Si j’étais un vrai président – troisième épisode : réduire encore le temps de travail

Dix-neuvième chronique

La messe est dite. Daniel COHEN, professeur d’économie rue d’Ulm et vice-président cofondateur de l’Ecole d’Economie de Paris, vient de publier un livre « Le monde est clos et le désir infini » (clin d’œil pas très malicieux à l’ouvrage remarquable d’Alexandre Koyré « Du monde clos à l’univers infini »), qui stipule que la croissance économique risque d’être durablement faible. Les lecteurs de Femerac étaient déjà avertis ! Mais les paroles de cet économiste très distingué sont en première page des journaux et donc susceptibles d’être perçues. Tant mieux(1).

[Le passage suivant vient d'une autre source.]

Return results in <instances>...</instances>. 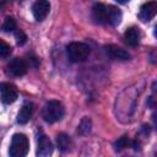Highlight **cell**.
I'll return each mask as SVG.
<instances>
[{"label": "cell", "instance_id": "obj_1", "mask_svg": "<svg viewBox=\"0 0 157 157\" xmlns=\"http://www.w3.org/2000/svg\"><path fill=\"white\" fill-rule=\"evenodd\" d=\"M64 107L59 101H49L47 104L43 107L42 117L47 123H55L59 121L64 117Z\"/></svg>", "mask_w": 157, "mask_h": 157}, {"label": "cell", "instance_id": "obj_2", "mask_svg": "<svg viewBox=\"0 0 157 157\" xmlns=\"http://www.w3.org/2000/svg\"><path fill=\"white\" fill-rule=\"evenodd\" d=\"M29 142L26 135L15 134L11 139V145L9 150V155L11 157H25L28 153Z\"/></svg>", "mask_w": 157, "mask_h": 157}, {"label": "cell", "instance_id": "obj_3", "mask_svg": "<svg viewBox=\"0 0 157 157\" xmlns=\"http://www.w3.org/2000/svg\"><path fill=\"white\" fill-rule=\"evenodd\" d=\"M67 50V55H69V59L74 63H81V61H85L91 50H90V47L86 44V43H82V42H72L67 45L66 48Z\"/></svg>", "mask_w": 157, "mask_h": 157}, {"label": "cell", "instance_id": "obj_4", "mask_svg": "<svg viewBox=\"0 0 157 157\" xmlns=\"http://www.w3.org/2000/svg\"><path fill=\"white\" fill-rule=\"evenodd\" d=\"M18 97L16 86L9 82H0V98L5 104L13 103Z\"/></svg>", "mask_w": 157, "mask_h": 157}, {"label": "cell", "instance_id": "obj_5", "mask_svg": "<svg viewBox=\"0 0 157 157\" xmlns=\"http://www.w3.org/2000/svg\"><path fill=\"white\" fill-rule=\"evenodd\" d=\"M50 11V2L48 0H37L32 6V13L37 21H43Z\"/></svg>", "mask_w": 157, "mask_h": 157}, {"label": "cell", "instance_id": "obj_6", "mask_svg": "<svg viewBox=\"0 0 157 157\" xmlns=\"http://www.w3.org/2000/svg\"><path fill=\"white\" fill-rule=\"evenodd\" d=\"M156 12H157V2L156 1H148V2H145L140 7L139 17L142 22H148L155 17Z\"/></svg>", "mask_w": 157, "mask_h": 157}, {"label": "cell", "instance_id": "obj_7", "mask_svg": "<svg viewBox=\"0 0 157 157\" xmlns=\"http://www.w3.org/2000/svg\"><path fill=\"white\" fill-rule=\"evenodd\" d=\"M104 50H105L107 55H109L112 59L120 60V61H126V60L130 59V54L126 50H124L123 48L118 47V45H114V44L105 45L104 47Z\"/></svg>", "mask_w": 157, "mask_h": 157}, {"label": "cell", "instance_id": "obj_8", "mask_svg": "<svg viewBox=\"0 0 157 157\" xmlns=\"http://www.w3.org/2000/svg\"><path fill=\"white\" fill-rule=\"evenodd\" d=\"M53 152V144L49 140L48 136L44 134H40L38 136V147H37V155L40 157H47L52 155Z\"/></svg>", "mask_w": 157, "mask_h": 157}, {"label": "cell", "instance_id": "obj_9", "mask_svg": "<svg viewBox=\"0 0 157 157\" xmlns=\"http://www.w3.org/2000/svg\"><path fill=\"white\" fill-rule=\"evenodd\" d=\"M7 67H9V71H10L13 76H17V77L23 76V75L27 72V64H26V61H25L23 59H21V58H13V59L9 63Z\"/></svg>", "mask_w": 157, "mask_h": 157}, {"label": "cell", "instance_id": "obj_10", "mask_svg": "<svg viewBox=\"0 0 157 157\" xmlns=\"http://www.w3.org/2000/svg\"><path fill=\"white\" fill-rule=\"evenodd\" d=\"M124 37H125V42L130 47H136L140 43V39H141V31H140L139 27L132 26V27H130L125 31Z\"/></svg>", "mask_w": 157, "mask_h": 157}, {"label": "cell", "instance_id": "obj_11", "mask_svg": "<svg viewBox=\"0 0 157 157\" xmlns=\"http://www.w3.org/2000/svg\"><path fill=\"white\" fill-rule=\"evenodd\" d=\"M107 23L110 26H118L121 21V11L113 5H107Z\"/></svg>", "mask_w": 157, "mask_h": 157}, {"label": "cell", "instance_id": "obj_12", "mask_svg": "<svg viewBox=\"0 0 157 157\" xmlns=\"http://www.w3.org/2000/svg\"><path fill=\"white\" fill-rule=\"evenodd\" d=\"M33 110H34V105L32 103H29V102L25 103L21 107V109H20V112L17 114V123L18 124H26V123H28L29 119L32 118Z\"/></svg>", "mask_w": 157, "mask_h": 157}, {"label": "cell", "instance_id": "obj_13", "mask_svg": "<svg viewBox=\"0 0 157 157\" xmlns=\"http://www.w3.org/2000/svg\"><path fill=\"white\" fill-rule=\"evenodd\" d=\"M107 5L97 2L94 4L93 9H92V13H93V18L96 20V22L98 23H107Z\"/></svg>", "mask_w": 157, "mask_h": 157}, {"label": "cell", "instance_id": "obj_14", "mask_svg": "<svg viewBox=\"0 0 157 157\" xmlns=\"http://www.w3.org/2000/svg\"><path fill=\"white\" fill-rule=\"evenodd\" d=\"M56 144H58L59 150L63 151V152H65V151H67V150L70 148V146H71V140H70V137H69L66 134L61 132V134H59V135L56 136Z\"/></svg>", "mask_w": 157, "mask_h": 157}, {"label": "cell", "instance_id": "obj_15", "mask_svg": "<svg viewBox=\"0 0 157 157\" xmlns=\"http://www.w3.org/2000/svg\"><path fill=\"white\" fill-rule=\"evenodd\" d=\"M91 128H92V121L90 118L85 117L81 121H80V125L77 128V132L80 135H87L91 132Z\"/></svg>", "mask_w": 157, "mask_h": 157}, {"label": "cell", "instance_id": "obj_16", "mask_svg": "<svg viewBox=\"0 0 157 157\" xmlns=\"http://www.w3.org/2000/svg\"><path fill=\"white\" fill-rule=\"evenodd\" d=\"M2 31L4 32H13L15 29H16V21H15V18L13 17H11V16H7L6 18H5V21H4V23H2Z\"/></svg>", "mask_w": 157, "mask_h": 157}, {"label": "cell", "instance_id": "obj_17", "mask_svg": "<svg viewBox=\"0 0 157 157\" xmlns=\"http://www.w3.org/2000/svg\"><path fill=\"white\" fill-rule=\"evenodd\" d=\"M130 144H131V142H130V140H129L128 136H121V137H119V139L114 142V150H115V151H121V150L129 147Z\"/></svg>", "mask_w": 157, "mask_h": 157}, {"label": "cell", "instance_id": "obj_18", "mask_svg": "<svg viewBox=\"0 0 157 157\" xmlns=\"http://www.w3.org/2000/svg\"><path fill=\"white\" fill-rule=\"evenodd\" d=\"M12 52V48L2 39H0V56L1 58H9Z\"/></svg>", "mask_w": 157, "mask_h": 157}, {"label": "cell", "instance_id": "obj_19", "mask_svg": "<svg viewBox=\"0 0 157 157\" xmlns=\"http://www.w3.org/2000/svg\"><path fill=\"white\" fill-rule=\"evenodd\" d=\"M16 42H17L18 45H23V44L27 42V36L25 34L23 31L18 29V31L16 32Z\"/></svg>", "mask_w": 157, "mask_h": 157}, {"label": "cell", "instance_id": "obj_20", "mask_svg": "<svg viewBox=\"0 0 157 157\" xmlns=\"http://www.w3.org/2000/svg\"><path fill=\"white\" fill-rule=\"evenodd\" d=\"M118 2H120V4H125V2H128L129 0H117Z\"/></svg>", "mask_w": 157, "mask_h": 157}]
</instances>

Il découvre aussi que les investissements réalisés dans les entreprises créent des gains de productivité uniquement au détriment du travail et donc de l’emploi(2). Il confirme ce que l’on savait depuis longtemps : que tous les emplois qui peuvent être « numérisés » c’est-à-dire remplacés par une machine ou un automatisme, vont disparaitre plus ou moins vite. Il en conclut que tout cela est bien problématique pour l’emploi. Et que propose-t-il ? Je cite « Faire bénéficier les chômeurs d’une formation professionnelle efficace ». Bigre. Ce n’est pas faux mais c’est un peu léger !

Non. La seule manière pertinente de réduire le chômage de façon sensible, c’est de réduire (encore) le temps de travail. Pierre Larrouturou(3) fait déjà ce constat depuis des lustres. Et ses propositions restent pertinentes : on passe à 32 heures en les finançant pas une réduction des cotisations sociales employeurs-employés(4), voire par une réduction des salaires de plus de 1500 euros mensuels. On a déjà signalé que cette dernière condition pouvait ne pas être acceptée. C’est pourquoi il est nécessaire, mais Larrouturou l’explique très bien, que la mise en place de cette réduction du temps de travail ne soit pas imposée à la hussarde (comme Martine Aubry a pu le faire pour les 35 heures mais elle était bien intentionnée) mais négociée entreprise par entreprise (de plus de 10 salariés) pour tenir compte des spécificités locales. Le temps de travail légal ne serait pas officiellement diminué mais les entreprises qui négocieraient une baisse de ce temps bénéficieraient d’un bonus fiscal.

Ce qui a été fait chez Volkswagen peut se faire en France.

Un récent sondage CSA pour les Echos révèle que 71% des français seraient favorables à une discussion sur la durée légale du travail (sous-entendu : remettre en cause les 35 heures pour travailler plus et gagner plus). C’est seulement révélateur du conflit évident entre ceux qui ont un emploi et ceux qui n’en ont pas. Il sera difficile à surmonter. Il interdira de créer le million d’emplois que Larrouturou espère mais il est possible d’imaginer une baisse de 300 à 500 000 chômeurs.

 

(1) On parle ici de la croissance dite « potentielle » c’est-à-dire ce que le système productif est capable de produire. Et c’est ça l’essentiel. Cela n’empêche pas, comme déjà démontré, que cette croissance potentielle peut (et c’est le cas) ne pas être atteinte si la demande, notamment celle des consommateurs salariés, est bridée par un partage salaires-profits peu favorable.

(2) Ceci n’est pas obligatoire car on peut investir pour produire de nouveaux biens (utiles !) à partir de travaux de R&D. On peut alors parler de progrès.

(3) Déjà cité dans ces chroniques (cf « le livre noir du libéralisme » pp159 et suivantes pour l’analyse et pp184-85 pour la mise en œuvre).

(4)  Ceci n’est pas de nature à perturber les équilibres financiers du fait des économies réalisées sur le chômage et du gain de cotisations des nouveaux salariés (anciens chômeurs).